We were ten minutes late to Branchwater Tavern and I know Tom and Jackie were probably wondering where we were. Stephanie insisted we listen to “Seven Nation Army” three times in the parking lot before we went inside.
“Good things come in threes,” she said.
Branchwater is a strange mix of old school rich leather and dark lighting coupled with some modernist touches.
It has a “meet up for an affair” vibe but seems to normally be coated with Houston’s midtown 30-something ladies with a few metro sexuals on lap tops sprinkled at the bar.
It is the definitive “Jackie cocktail palace” and I’m sure she insisted on it because it was her lair and would give her the high ground in case the double date went bad fast.
Tom’s cheeks were flushed red from whatever clear booze he was drinking. He was smiling broadly and gave off the aura of a cherub. Made me remember how we come into this world as babies and slowly deteriorate back to that state once we reach 50.
“Are you ready to ad lib your ass off?” Stephanie whispered in my ear.
“Just be kind, okay?”
“But of course.”
As you can imagine, things got a odd real fast.
They both instantly notice the matching bands on our ring fingers. Tom, however, is the only one drunk enough to slur out: “Are you guys married?”
He jumped sharply in his seat and I can only assume that Jackie stabbed him in the thigh with a fork.
“Oh no,” Stephanie laughed. “We aren’t married. These rings are a symbol of our commitment to remain sexually pure until Jesus decides it is time for us to be joined as one.”
“You’re a virgin?” Tom asked with disbelief.
“No, born again virgins,” I said, trying to play along.
“Yes,” Stephanie said in sugary voice. “We have both committed to a life of abstaining from sex as Jesus commands.”
Jackie looked shocked.
“So no sex?” Tom asked again.
“Well, no vaginal sex,” Stephanie said with a straight face. “The vagina is sacred. But the Lord gives us other options, doesn’t he Lazlo?”
Jackie choked on her bourbon while my face turned scarlet.
But to her credit, Jackie quickly recovered and steered the conversation back to normalcy, basically blocking Stephanie from pushing the ruse any further. Jackie poured on the charm, drowning Stephanie in niceness.

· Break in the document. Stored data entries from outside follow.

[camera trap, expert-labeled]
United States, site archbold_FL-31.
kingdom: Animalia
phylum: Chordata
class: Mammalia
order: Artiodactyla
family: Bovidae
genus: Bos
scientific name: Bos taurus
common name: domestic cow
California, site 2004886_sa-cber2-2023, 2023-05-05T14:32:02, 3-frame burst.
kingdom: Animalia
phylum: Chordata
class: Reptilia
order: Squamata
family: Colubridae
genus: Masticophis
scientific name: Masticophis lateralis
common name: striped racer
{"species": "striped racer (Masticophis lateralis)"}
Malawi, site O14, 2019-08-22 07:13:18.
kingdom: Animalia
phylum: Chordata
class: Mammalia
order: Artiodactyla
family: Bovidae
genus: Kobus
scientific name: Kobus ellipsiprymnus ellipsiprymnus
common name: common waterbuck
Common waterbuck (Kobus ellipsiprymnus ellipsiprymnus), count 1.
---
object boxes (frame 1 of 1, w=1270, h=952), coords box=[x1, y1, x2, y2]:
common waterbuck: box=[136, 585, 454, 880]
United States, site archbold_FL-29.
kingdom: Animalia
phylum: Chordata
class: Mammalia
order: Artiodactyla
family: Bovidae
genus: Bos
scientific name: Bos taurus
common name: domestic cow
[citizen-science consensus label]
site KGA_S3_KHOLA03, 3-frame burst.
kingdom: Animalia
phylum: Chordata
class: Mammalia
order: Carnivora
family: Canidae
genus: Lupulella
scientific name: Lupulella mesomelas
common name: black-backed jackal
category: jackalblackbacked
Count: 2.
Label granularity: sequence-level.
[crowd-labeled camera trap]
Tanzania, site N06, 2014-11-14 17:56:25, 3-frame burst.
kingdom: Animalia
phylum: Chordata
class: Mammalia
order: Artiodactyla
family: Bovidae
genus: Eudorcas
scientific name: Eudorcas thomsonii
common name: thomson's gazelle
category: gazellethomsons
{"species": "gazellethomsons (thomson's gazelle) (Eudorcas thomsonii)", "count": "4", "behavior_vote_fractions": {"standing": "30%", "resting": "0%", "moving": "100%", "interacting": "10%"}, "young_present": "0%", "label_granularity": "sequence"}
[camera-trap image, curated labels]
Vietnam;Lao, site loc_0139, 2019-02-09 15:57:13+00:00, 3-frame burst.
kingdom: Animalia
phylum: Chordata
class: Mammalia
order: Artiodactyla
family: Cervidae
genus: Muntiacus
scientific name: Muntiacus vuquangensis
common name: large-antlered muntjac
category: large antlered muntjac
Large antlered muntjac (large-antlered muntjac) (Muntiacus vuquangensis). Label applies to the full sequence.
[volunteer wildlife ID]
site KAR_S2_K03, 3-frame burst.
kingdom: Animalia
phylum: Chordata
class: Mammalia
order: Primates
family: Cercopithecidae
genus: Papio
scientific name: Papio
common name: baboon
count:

Soon both girls had warmed to each other and were comparing notes on my peculiarities.
Apparently:
1) I snore, but in a cute “little bear” way
2) They like my feet
3) They want me to quit smoking and my smoking makes me a “weak” person
4) I am funny “ha ha” and also funny “strange” but not funny “queer” even though I have awesome shoes
5) They think my laugh is hilarious just by itself but sometimes I talk way too loud
6) They both think I’m sensitive and hate that I never pick the bar, restaurant movie etc
7) I was told to shave every day because I have a baby face
Tom was completely blotto and of no use, as expected so I basically tried to defend myself as needed and blushed if they said something too nice.
Eventually, they left for the bathroom together and then instead of coming back to the table, they stopped at the bar and would occassionally look over and giggle.
After about 20 minutes of listening to Tom drunkenly tell me that Obama is not an American citizen they finally came over and announced it was time to go.
Tom insisted on paying the bill. Jackie insisted on taking his car keys.
“Well, how was it?” I asked Jackie when we got back to her car.
“You did great,” Stephanie said. “The whole virgin thing was a bust because she’s too nice. I was picturing super bitch.”
She gunned the engine and rocketed us out of the parking lot and announced:
“Me, her and you… We’re going to be friends.”
“We are?”
“Yah, but I’m the only one dating your ass.”